__Travail demandé__:
Citez mot pour mot, du titre à la dernière phrase, l'article consacré à l'auto-édition à la Foire du livre de Londres.

__Extrait fourni__:

- - -

Auteurs indépendants : inventifs, entrepreneurs... ou résignés

Clément Solym - 17.04.2013

Edition - International - autoédition - publication numérique - commercialisation


De même que le Salon du livre de Paris dispose de sa Scène Numérique, de même, la Foire du livre de Londres possède la Digital Zone, qui s'apparente parfois à la Twilight Zone. Mais au cours d'une table ronde, cet espace a donné l'occasion d'échanges autour de deux thèmes majeurs : l'auto-édition et ce qu'elle a pu retirer de la commercialisation numérique des livres. 

 

 

 

 

La Digital Zone, telle que le présente Publishers Weekly, n'était qu'un espace étroit, avec peu de place, et quelques rares exposants, voilà encore cinq ans. Désormais, elle accueille nombre d'intervenants, au point d'être l'un des lieux les plus fréquentés dans la Foire. Et probablement le plus populaire. 

 

Les auteurs connaissent les acteurs en mesure de leur apporter un réel soutien, comme Smashwords, fondé par Mark Coker. Pour l'écrivain Ian House, qui a achevé son premier livre, la solution de cette plateforme commercialisant les titres d'auteurs et d'éditeurs indépendants est une approche idéale, et qu'il recommande volontiers.

 

Pour d'autres, ce sont les solutions d'Amazon qui ont été les plus pertinentes : Dee Alimi a publié un recueil de poèmes par ce biais, et prévoit d'ajouter trois autres livres, notamment un ouvrage jeunesse, racontant l'histoire d'un tigre végétarien.

- - -

__Données fournies__:
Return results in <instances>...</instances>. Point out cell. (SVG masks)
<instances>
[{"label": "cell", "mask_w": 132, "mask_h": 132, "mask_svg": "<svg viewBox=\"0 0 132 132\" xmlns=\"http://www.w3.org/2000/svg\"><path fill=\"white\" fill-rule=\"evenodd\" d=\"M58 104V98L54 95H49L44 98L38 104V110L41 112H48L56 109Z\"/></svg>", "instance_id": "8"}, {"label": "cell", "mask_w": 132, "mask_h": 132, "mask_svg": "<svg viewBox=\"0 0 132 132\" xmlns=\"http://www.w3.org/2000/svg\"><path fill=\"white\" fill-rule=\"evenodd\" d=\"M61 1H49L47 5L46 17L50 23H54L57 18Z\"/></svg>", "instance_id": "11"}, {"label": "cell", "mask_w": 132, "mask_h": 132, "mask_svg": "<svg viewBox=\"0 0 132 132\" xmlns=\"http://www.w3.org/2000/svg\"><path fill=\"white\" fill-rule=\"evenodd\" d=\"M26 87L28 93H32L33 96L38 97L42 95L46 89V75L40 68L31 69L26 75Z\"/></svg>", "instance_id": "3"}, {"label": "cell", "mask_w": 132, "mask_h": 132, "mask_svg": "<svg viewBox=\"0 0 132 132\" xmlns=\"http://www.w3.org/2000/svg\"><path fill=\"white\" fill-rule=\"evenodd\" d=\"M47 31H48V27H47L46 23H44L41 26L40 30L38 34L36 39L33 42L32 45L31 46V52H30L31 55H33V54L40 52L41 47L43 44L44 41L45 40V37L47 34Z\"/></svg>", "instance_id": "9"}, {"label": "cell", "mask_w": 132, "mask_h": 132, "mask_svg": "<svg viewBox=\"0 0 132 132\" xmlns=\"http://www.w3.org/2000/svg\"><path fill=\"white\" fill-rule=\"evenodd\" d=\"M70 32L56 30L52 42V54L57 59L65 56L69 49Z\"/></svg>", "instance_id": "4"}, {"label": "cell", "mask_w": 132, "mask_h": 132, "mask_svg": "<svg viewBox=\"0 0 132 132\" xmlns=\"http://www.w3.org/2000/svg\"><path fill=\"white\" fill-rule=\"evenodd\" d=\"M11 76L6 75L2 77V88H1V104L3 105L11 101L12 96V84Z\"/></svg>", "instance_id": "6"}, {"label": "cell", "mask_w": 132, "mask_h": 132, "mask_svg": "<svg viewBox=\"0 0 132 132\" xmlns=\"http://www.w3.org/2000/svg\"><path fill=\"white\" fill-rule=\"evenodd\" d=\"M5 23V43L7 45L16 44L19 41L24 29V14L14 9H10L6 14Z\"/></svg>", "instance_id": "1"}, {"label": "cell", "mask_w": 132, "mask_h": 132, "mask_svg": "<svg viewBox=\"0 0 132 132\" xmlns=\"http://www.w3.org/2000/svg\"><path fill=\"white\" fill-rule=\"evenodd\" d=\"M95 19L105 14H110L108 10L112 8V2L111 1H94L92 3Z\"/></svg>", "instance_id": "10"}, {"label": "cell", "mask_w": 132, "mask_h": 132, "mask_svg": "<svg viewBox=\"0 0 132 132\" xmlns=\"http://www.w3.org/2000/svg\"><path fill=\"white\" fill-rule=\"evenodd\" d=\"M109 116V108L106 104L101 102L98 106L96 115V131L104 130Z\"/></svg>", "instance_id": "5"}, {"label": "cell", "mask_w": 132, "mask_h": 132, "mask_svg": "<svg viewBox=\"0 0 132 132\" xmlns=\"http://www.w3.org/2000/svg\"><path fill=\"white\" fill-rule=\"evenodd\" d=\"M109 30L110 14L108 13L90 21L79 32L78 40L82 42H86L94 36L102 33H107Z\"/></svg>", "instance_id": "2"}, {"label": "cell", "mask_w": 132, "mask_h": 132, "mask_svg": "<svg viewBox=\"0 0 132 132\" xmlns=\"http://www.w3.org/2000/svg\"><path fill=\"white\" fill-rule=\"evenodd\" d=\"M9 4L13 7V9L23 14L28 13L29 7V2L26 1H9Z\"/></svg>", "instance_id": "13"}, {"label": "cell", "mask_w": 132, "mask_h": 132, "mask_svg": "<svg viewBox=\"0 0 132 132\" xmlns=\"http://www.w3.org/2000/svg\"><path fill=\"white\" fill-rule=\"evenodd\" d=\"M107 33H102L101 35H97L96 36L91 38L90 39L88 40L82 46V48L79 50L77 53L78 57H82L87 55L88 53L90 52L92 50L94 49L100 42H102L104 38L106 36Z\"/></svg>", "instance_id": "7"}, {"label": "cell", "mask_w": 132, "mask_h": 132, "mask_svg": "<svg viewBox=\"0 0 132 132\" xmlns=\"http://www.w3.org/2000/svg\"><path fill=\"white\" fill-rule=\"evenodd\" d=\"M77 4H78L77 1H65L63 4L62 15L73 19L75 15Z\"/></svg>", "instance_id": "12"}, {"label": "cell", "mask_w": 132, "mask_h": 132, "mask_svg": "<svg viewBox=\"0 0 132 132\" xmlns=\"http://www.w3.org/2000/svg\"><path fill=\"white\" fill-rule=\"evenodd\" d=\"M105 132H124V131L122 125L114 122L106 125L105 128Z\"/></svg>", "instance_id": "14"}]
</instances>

- - -

__Exercice corrigé__:
Auteurs indépendants : inventifs, entrepreneurs... ou résignés

Clément Solym - 17.04.2013

Edition - International - autoédition - publication numérique - commercialisation


De même que le Salon du livre de Paris dispose de sa Scène Numérique, de même, la Foire du livre de Londres possède la Digital Zone, qui s'apparente parfois à la Twilight Zone. Mais au cours d'une table ronde, cet espace a donné l'occasion d'échanges autour de deux thèmes majeurs : l'auto-édition et ce qu'elle a pu retirer de la commercialisation numérique des livres. 

 

 

 

 

La Digital Zone, telle que le présente Publishers Weekly, n'était qu'un espace étroit, avec peu de place, et quelques rares exposants, voilà encore cinq ans. Désormais, elle accueille nombre d'intervenants, au point d'être l'un des lieux les plus fréquentés dans la Foire. Et probablement le plus populaire. 

 

Les auteurs connaissent les acteurs en mesure de leur apporter un réel soutien, comme Smashwords, fondé par Mark Coker. Pour l'écrivain Ian House, qui a achevé son premier livre, la solution de cette plateforme commercialisant les titres d'auteurs et d'éditeurs indépendants est une approche idéale, et qu'il recommande volontiers.

 

Pour d'autres, ce sont les solutions d'Amazon qui ont été les plus pertinentes : Dee Alimi a publié un recueil de poèmes par ce biais, et prévoit d'ajouter trois autres livres, notamment un ouvrage jeunesse, racontant l'histoire d'un tigre végétarien.